━━━ Source text ━━━

The right way to test this alternative hypothesis is to think of another task that is just as difficult, but that doesn’t require imagining other people’s thoughts. If children with autism fail this ‘control’ task, then their failure on the false belief task might not be a symptom of a theory of mind deficit after all.
In 1990, Debbie Zaitchik introduced a control task that has the right properties: the “false photograph” story (2). In this task, after Sally puts the ball in its original location, the brown basket, she takes a Polaroid photograph. Then Anne moves the ball from the basket to the second location, the green box. Before the child is allowed to see the picture, he is asked to predict: where will the ball be in the picture?
Baron-Cohen and Leslie were quick to use the false photograph task to test their theory of autism. In separate papers (3, 4), and with separate groups of children, both reported the same result: children with autism fail the false belief task, but pass the false photograph task. So their original conclusion was supported.
Although children with autism appear to have the logical and cognitive resources necessary to pass the false photograph task, they still fail the false belief task, which hinges specifically on the theory of mind.

━━━

# Exercise tasks:
[A] According to the passage on autism and the false belief task, who introduced the false photograph control task in 1990?
[B] Continue the passage on autism and the false belief task, starting after its final sentence.

━━━ Given information ━━━

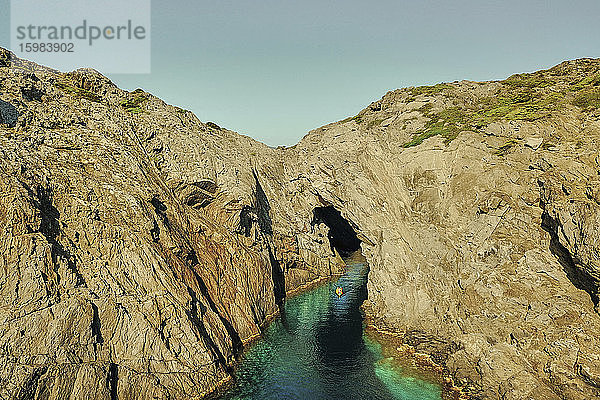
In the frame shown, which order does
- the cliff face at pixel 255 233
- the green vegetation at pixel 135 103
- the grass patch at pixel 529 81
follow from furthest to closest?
the green vegetation at pixel 135 103
the grass patch at pixel 529 81
the cliff face at pixel 255 233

━━━

# Answers by item number:
[A] Debbie Zaitchik

[B]
Of course, there are still many unanswered questions. Not all people with autism fail false belief tasks: with training, or even just with time, many learn to make the correct action predictions.
Does this mean that a deficit in the theory of mind is only a temporary feature of autism? Or does it mean that some people with autism have found ways of compensating for their weaknesses?
More generally, if difficulties with social interaction are explained by a deficit in theory of mind, what explains that deficit? Autism is a neurological disorder, with a genetic basis. The basis ― either in the brain or in the genome ― of the social difficulties of children with autism are yet to be elucidated.
Finally, there appear to be many different causes of autism, including many different kinds of genetic bases. But why do all of these different biological causes lead to a common effect on the theory of mind?
These questions are the legacy of Baron-Cohen, Leslie and Frith’s landmark papers.